> **WHAT TO PRODUCE**
So that nothing is lost, write out all the lines below exactly.

> **DATA RECORDS**
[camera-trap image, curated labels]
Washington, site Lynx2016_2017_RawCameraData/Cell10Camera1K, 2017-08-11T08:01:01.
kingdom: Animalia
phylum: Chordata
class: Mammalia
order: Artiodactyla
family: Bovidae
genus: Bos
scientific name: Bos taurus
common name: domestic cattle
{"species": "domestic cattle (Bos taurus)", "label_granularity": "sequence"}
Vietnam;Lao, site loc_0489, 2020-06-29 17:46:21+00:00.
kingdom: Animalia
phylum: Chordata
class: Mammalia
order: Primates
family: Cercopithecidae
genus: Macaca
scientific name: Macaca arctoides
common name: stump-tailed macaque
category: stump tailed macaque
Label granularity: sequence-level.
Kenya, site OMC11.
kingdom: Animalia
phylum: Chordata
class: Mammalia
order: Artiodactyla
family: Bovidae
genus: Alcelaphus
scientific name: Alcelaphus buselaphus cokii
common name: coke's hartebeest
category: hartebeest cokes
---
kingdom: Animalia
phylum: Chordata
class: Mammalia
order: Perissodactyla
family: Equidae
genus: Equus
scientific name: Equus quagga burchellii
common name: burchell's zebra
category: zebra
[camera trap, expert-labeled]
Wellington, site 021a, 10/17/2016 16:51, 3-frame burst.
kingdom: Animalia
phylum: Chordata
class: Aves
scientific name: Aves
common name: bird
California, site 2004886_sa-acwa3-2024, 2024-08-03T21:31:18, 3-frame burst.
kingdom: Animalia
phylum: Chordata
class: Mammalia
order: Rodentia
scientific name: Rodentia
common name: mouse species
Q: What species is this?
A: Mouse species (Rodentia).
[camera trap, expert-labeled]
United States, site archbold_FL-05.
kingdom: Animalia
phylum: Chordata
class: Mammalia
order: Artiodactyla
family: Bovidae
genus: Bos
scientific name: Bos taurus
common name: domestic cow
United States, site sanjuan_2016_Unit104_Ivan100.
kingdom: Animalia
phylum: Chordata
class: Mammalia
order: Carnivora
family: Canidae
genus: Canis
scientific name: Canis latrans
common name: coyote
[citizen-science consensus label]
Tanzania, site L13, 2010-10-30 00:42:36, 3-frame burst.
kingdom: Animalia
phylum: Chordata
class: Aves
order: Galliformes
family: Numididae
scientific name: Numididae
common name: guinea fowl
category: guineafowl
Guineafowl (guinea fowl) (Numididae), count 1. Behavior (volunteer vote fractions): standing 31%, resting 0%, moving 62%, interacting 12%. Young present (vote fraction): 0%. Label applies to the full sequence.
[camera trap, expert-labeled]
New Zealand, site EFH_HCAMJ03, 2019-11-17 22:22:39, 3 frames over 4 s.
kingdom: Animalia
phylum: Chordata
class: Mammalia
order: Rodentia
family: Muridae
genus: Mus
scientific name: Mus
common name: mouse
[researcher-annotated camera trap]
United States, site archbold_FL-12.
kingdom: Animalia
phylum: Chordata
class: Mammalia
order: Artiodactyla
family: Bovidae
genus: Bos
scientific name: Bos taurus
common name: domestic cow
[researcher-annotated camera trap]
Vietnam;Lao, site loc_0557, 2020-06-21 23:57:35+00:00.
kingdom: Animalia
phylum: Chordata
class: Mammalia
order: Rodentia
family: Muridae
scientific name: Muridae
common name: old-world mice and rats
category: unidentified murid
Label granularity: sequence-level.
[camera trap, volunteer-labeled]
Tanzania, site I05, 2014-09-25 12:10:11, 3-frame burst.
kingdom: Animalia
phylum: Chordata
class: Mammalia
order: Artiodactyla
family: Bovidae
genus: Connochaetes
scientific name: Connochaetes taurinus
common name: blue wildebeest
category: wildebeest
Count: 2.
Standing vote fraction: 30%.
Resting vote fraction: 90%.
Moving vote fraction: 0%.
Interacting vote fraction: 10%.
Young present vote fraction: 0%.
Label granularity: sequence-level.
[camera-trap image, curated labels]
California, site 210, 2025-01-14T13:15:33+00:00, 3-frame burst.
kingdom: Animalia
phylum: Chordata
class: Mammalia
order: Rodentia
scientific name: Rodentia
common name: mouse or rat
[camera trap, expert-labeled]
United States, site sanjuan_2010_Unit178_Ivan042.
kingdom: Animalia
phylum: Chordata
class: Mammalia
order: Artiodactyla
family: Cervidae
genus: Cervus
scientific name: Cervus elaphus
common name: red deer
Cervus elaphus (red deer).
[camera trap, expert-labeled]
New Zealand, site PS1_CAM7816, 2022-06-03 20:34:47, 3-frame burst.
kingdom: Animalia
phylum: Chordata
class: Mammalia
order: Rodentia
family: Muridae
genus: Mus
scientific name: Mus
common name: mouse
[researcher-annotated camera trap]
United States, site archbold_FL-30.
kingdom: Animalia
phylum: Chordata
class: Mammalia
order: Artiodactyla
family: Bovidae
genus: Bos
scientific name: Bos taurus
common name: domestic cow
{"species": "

> **RESULT FOR THIS EXERCISE**
[camera-trap image, curated labels]
Washington, site Lynx2016_2017_RawCameraData/Cell10Camera1K, 2017-08-11T08:01:01.
kingdom: Animalia
phylum: Chordata
class: Mammalia
order: Artiodactyla
family: Bovidae
genus: Bos
scientific name: Bos taurus
common name: domestic cattle
{"species": "domestic cattle (Bos taurus)", "label_granularity": "sequence"}
Vietnam;Lao, site loc_0489, 2020-06-29 17:46:21+00:00.
kingdom: Animalia
phylum: Chordata
class: Mammalia
order: Primates
family: Cercopithecidae
genus: Macaca
scientific name: Macaca arctoides
common name: stump-tailed macaque
category: stump tailed macaque
Label granularity: sequence-level.
Kenya, site OMC11.
kingdom: Animalia
phylum: Chordata
class: Mammalia
order: Artiodactyla
family: Bovidae
genus: Alcelaphus
scientific name: Alcelaphus buselaphus cokii
common name: coke's hartebeest
category: hartebeest cokes
---
kingdom: Animalia
phylum: Chordata
class: Mammalia
order: Perissodactyla
family: Equidae
genus: Equus
scientific name: Equus quagga burchellii
common name: burchell's zebra
category: zebra
[camera trap, expert-labeled]
Wellington, site 021a, 10/17/2016 16:51, 3-frame burst.
kingdom: Animalia
phylum: Chordata
class: Aves
scientific name: Aves
common name: bird
California, site 2004886_sa-acwa3-2024, 2024-08-03T21:31:18, 3-frame burst.
kingdom: Animalia
phylum: Chordata
class: Mammalia
order: Rodentia
scientific name: Rodentia
common name: mouse species
Q: What species is this?
A: Mouse species (Rodentia).
[camera trap, expert-labeled]
United States, site archbold_FL-05.
kingdom: Animalia
phylum: Chordata
class: Mammalia
order: Artiodactyla
family: Bovidae
genus: Bos
scientific name: Bos taurus
common name: domestic cow
United States, site sanjuan_2016_Unit104_Ivan100.
kingdom: Animalia
phylum: Chordata
class: Mammalia
order: Carnivora
family: Canidae
genus: Canis
scientific name: Canis latrans
common name: coyote
[citizen-science consensus label]
Tanzania, site L13, 2010-10-30 00:42:36, 3-frame burst.
kingdom: Animalia
phylum: Chordata
class: Aves
order: Galliformes
family: Numididae
scientific name: Numididae
common name: guinea fowl
category: guineafowl
Guineafowl (guinea fowl) (Numididae), count 1. Behavior (volunteer vote fractions): standing 31%, resting 0%, moving 62%, interacting 12%. Young present (vote fraction): 0%. Label applies to the full sequence.
[camera trap, expert-labeled]
New Zealand, site EFH_HCAMJ03, 2019-11-17 22:22:39, 3 frames over 4 s.
kingdom: Animalia
phylum: Chordata
class: Mammalia
order: Rodentia
family: Muridae
genus: Mus
scientific name: Mus
common name: mouse
[researcher-annotated camera trap]
United States, site archbold_FL-12.
kingdom: Animalia
phylum: Chordata
class: Mammalia
order: Artiodactyla
family: Bovidae
genus: Bos
scientific name: Bos taurus
common name: domestic cow
[researcher-annotated camera trap]
Vietnam;Lao, site loc_0557, 2020-06-21 23:57:35+00:00.
kingdom: Animalia
phylum: Chordata
class: Mammalia
order: Rodentia
family: Muridae
scientific name: Muridae
common name: old-world mice and rats
category: unidentified murid
Label granularity: sequence-level.
[camera trap, volunteer-labeled]
Tanzania, site I05, 2014-09-25 12:10:11, 3-frame burst.
kingdom: Animalia
phylum: Chordata
class: Mammalia
order: Artiodactyla
family: Bovidae
genus: Connochaetes
scientific name: Connochaetes taurinus
common name: blue wildebeest
category: wildebeest
Count: 2.
Standing vote fraction: 30%.
Resting vote fraction: 90%.
Moving vote fraction: 0%.
Interacting vote fraction: 10%.
Young present vote fraction: 0%.
Label granularity: sequence-level.
[camera-trap image, curated labels]
California, site 210, 2025-01-14T13:15:33+00:00, 3-frame burst.
kingdom: Animalia
phylum: Chordata
class: Mammalia
order: Rodentia
scientific name: Rodentia
common name: mouse or rat
[camera trap, expert-labeled]
United States, site sanjuan_2010_Unit178_Ivan042.
kingdom: Animalia
phylum: Chordata
class: Mammalia
order: Artiodactyla
family: Cervidae
genus: Cervus
scientific name: Cervus elaphus
common name: red deer
Cervus elaphus (red deer).
[camera trap, expert-labeled]
New Zealand, site PS1_CAM7816, 2022-06-03 20:34:47, 3-frame burst.
kingdom: Animalia
phylum: Chordata
class: Mammalia
order: Rodentia
family: Muridae
genus: Mus
scientific name: Mus
common name: mouse
[researcher-annotated camera trap]
United States, site archbold_FL-30.
kingdom: Animalia
phylum: Chordata
class: Mammalia
order: Artiodactyla
family: Bovidae
genus: Bos
scientific name: Bos taurus
common name: domestic cow
{"species": "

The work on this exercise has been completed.